= Assignment =
Reproduce the data below in full and exclude every picture.

= Phrase grounding data =
⁂

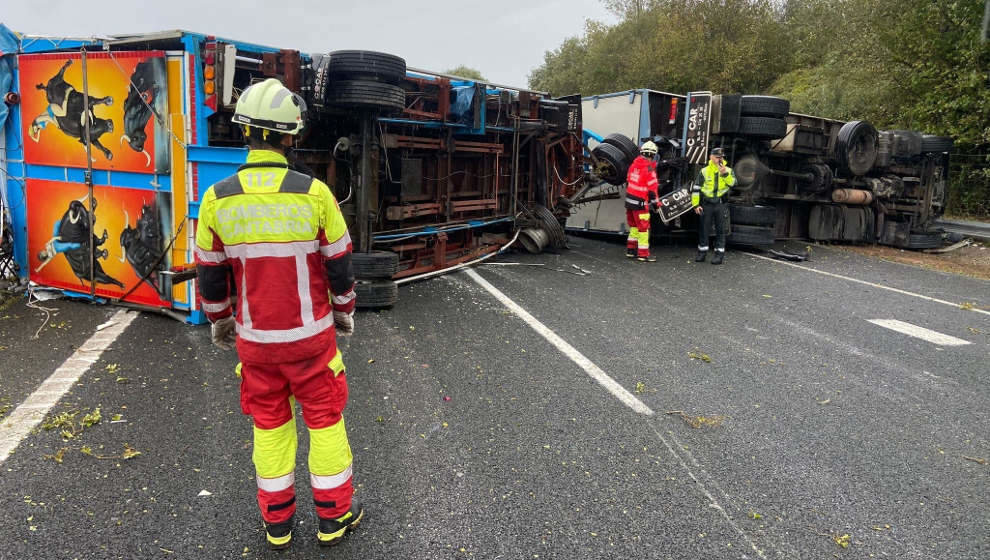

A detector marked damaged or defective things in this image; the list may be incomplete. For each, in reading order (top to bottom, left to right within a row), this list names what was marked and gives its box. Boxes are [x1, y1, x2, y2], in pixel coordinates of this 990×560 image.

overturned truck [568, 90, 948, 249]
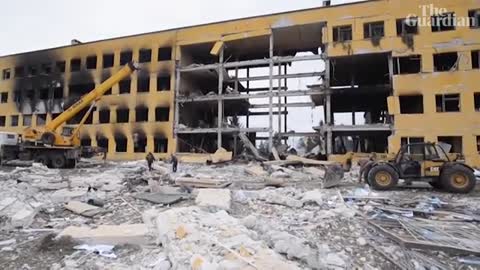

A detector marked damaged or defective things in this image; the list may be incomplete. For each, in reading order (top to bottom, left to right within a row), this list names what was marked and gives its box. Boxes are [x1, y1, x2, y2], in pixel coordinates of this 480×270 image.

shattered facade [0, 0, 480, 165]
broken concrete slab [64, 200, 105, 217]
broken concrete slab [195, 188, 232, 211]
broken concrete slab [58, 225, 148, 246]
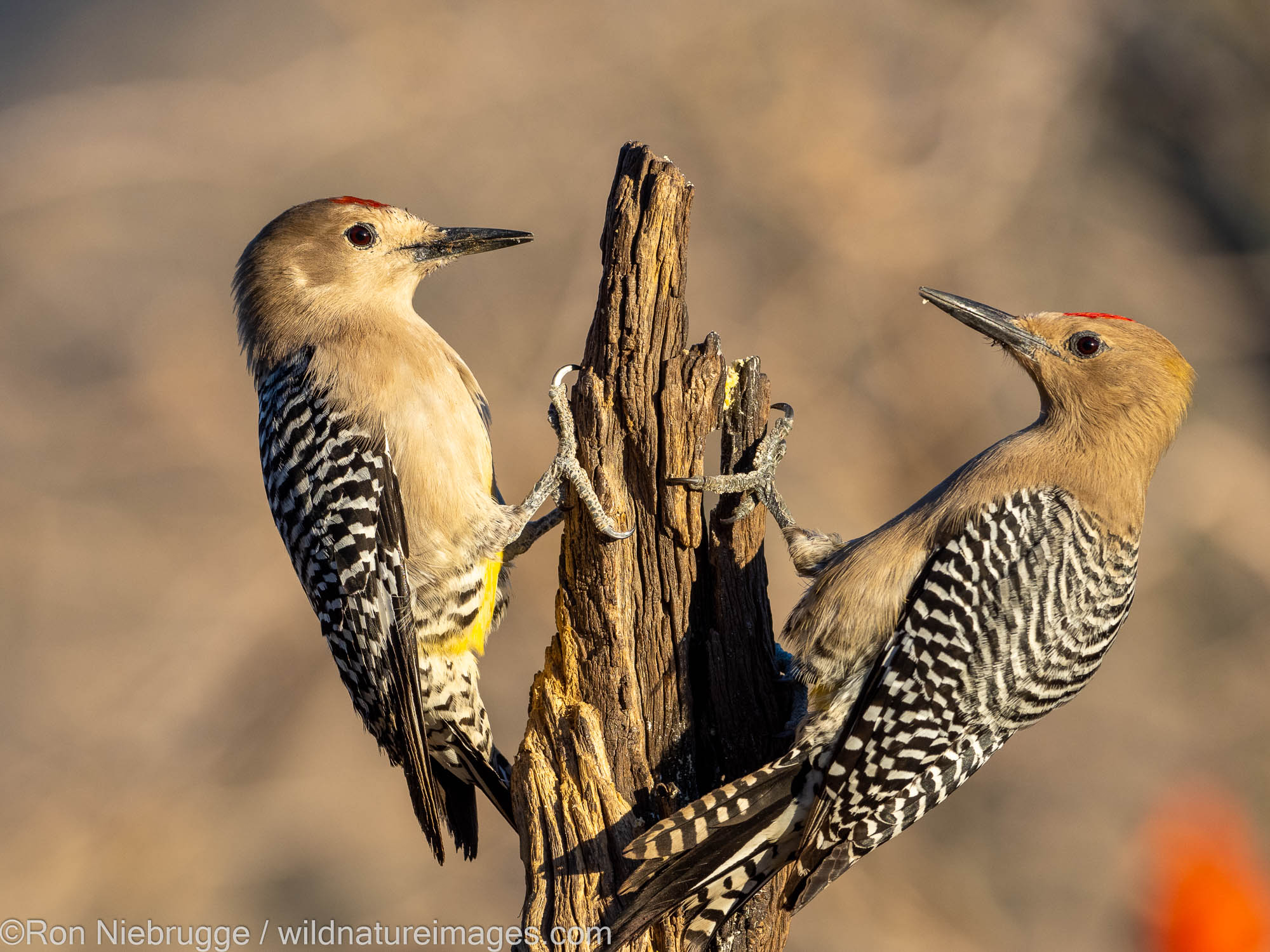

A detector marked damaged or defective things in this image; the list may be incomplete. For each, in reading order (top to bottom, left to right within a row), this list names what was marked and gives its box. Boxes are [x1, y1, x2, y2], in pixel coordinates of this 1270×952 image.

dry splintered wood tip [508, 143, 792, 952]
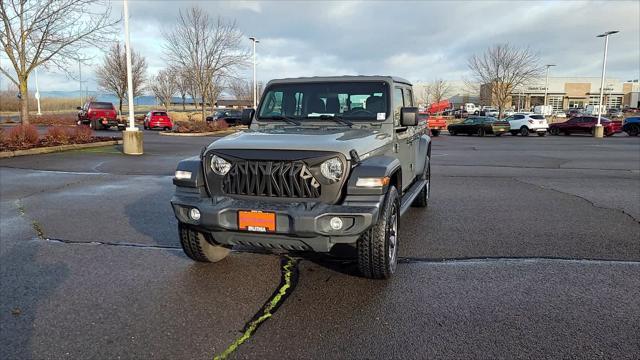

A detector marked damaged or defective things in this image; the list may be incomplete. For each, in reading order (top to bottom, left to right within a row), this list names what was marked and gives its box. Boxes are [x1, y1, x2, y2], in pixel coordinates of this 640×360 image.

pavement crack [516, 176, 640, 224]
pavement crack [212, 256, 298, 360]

⁂

= Exercise result =
A detector marked damaged or defective things in this image; the list may be incomplete. For each, in reading order (top to bottom, left to right within a row), this list names what was marked and gives its box. Boxes are [x1, y1, x2, y2], in pixel coordinates of this 990×560 image.

overturned truck [568, 90, 948, 249]

A detector marked damaged or defective things in this image; the list may be incomplete. For each, in reading order (top to bottom, left to right within a row), this list names what was marked and gives its box. Boxes are [x1, y1, x2, y2], in pixel coordinates of this 480×270 image.

shattered facade [0, 0, 480, 165]
broken concrete slab [64, 200, 105, 217]
broken concrete slab [195, 188, 232, 211]
broken concrete slab [58, 225, 148, 246]

A detector marked damaged or defective things in this image; the list may be incomplete. For each, in reading order (top to bottom, left to right within a row), this list names what was marked and gives its box. Boxes are [x1, y1, x2, y2], in pixel coordinates of this 1270×952 image.

dry splintered wood tip [508, 143, 792, 952]

A detector marked damaged or defective things in this image; the list may be incomplete. For each, in reading order (top to bottom, left to right within a row), this list names what was marked and gives its box. Boxes are [x1, y1, x2, y2], in pixel coordinates of this 640×360 image.

pavement crack [516, 176, 640, 224]
pavement crack [212, 256, 298, 360]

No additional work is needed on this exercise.